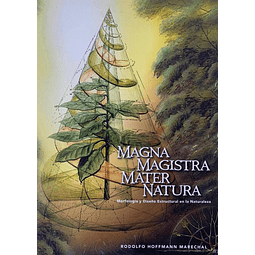 Magna Magistra Mater Natura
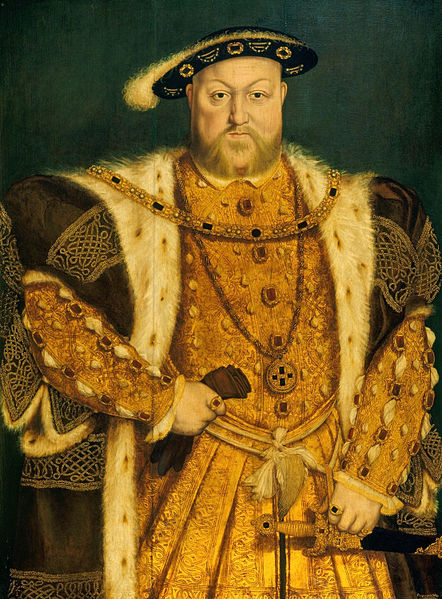 3708488_442pxHenry_VIII_1_by_Hans_Holbein_the_Younger (442x599, 100Kb)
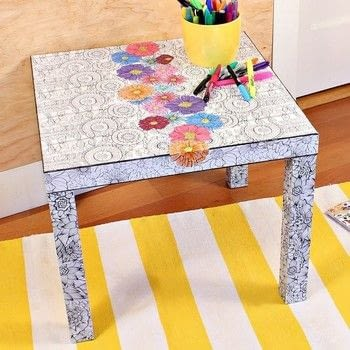 Turn your adult coloring books into an amazing table! .  Free tutorial with pictures on how to make a side table in under 180 minutes by creating, drawing, and decoupaging with table, book, and decoupage. How To posted by Mark Montano.  in the Decorating section Difficulty: Simple. Cost: Cheap. Steps: 3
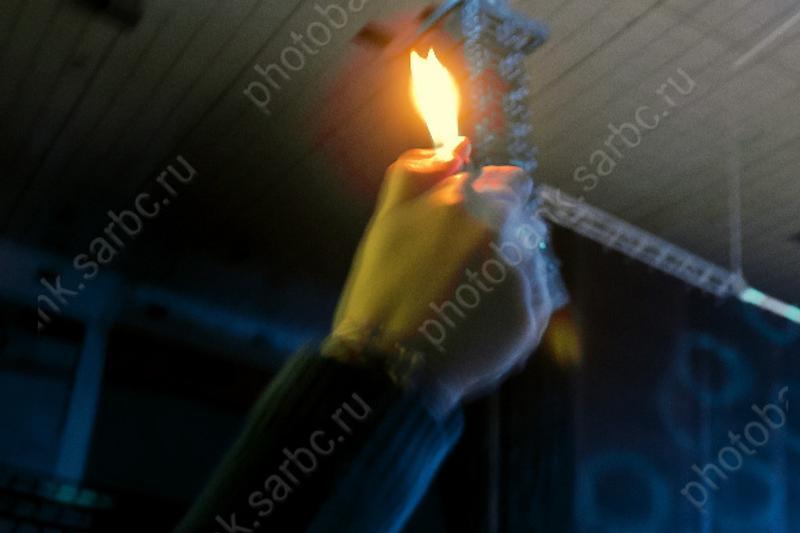 Шестиклассник скончался после вдыхания газа из зажигалки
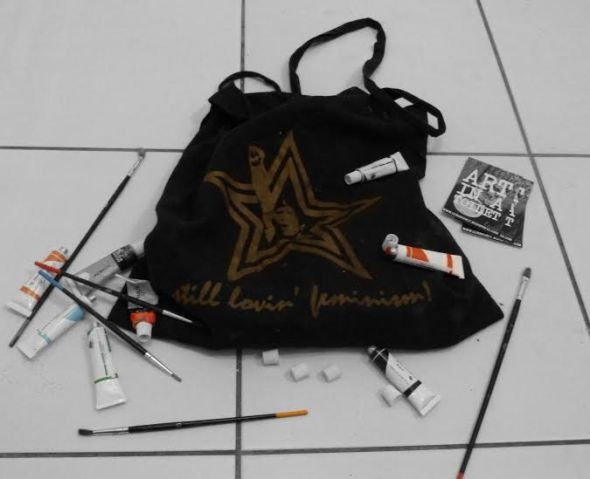 Stroilet Art Bag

**Task statement:** Every record should come back exactly as it is, though none of the pictures should.

**Answer below:**
 Magna Magistra Mater Natura
 3708488_442pxHenry_VIII_1_by_Hans_Holbein_the_Younger (442x599, 100Kb)
 Turn your adult coloring books into an amazing table! .  Free tutorial with pictures on how to make a side table in under 180 minutes by creating, drawing, and decoupaging with table, book, and decoupage. How To posted by Mark Montano.  in the Decorating section Difficulty: Simple. Cost: Cheap. Steps: 3
 Шестиклассник скончался после вдыхания газа из зажигалки
 Stroilet Art Bag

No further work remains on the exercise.